*** Block opens ***
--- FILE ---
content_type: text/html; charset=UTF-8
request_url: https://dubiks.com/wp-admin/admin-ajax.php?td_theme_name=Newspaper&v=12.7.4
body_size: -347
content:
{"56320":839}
*** Block closes ***
> **Work required**
Without altering anything, print all of the data again.

> **Reply to the exercise**
--- FILE ---
content_type: text/html; charset=UTF-8
request_url: https://dubiks.com/wp-admin/admin-ajax.php?td_theme_name=Newspaper&v=12.7.4
body_size: -347
content:
{"56320":839}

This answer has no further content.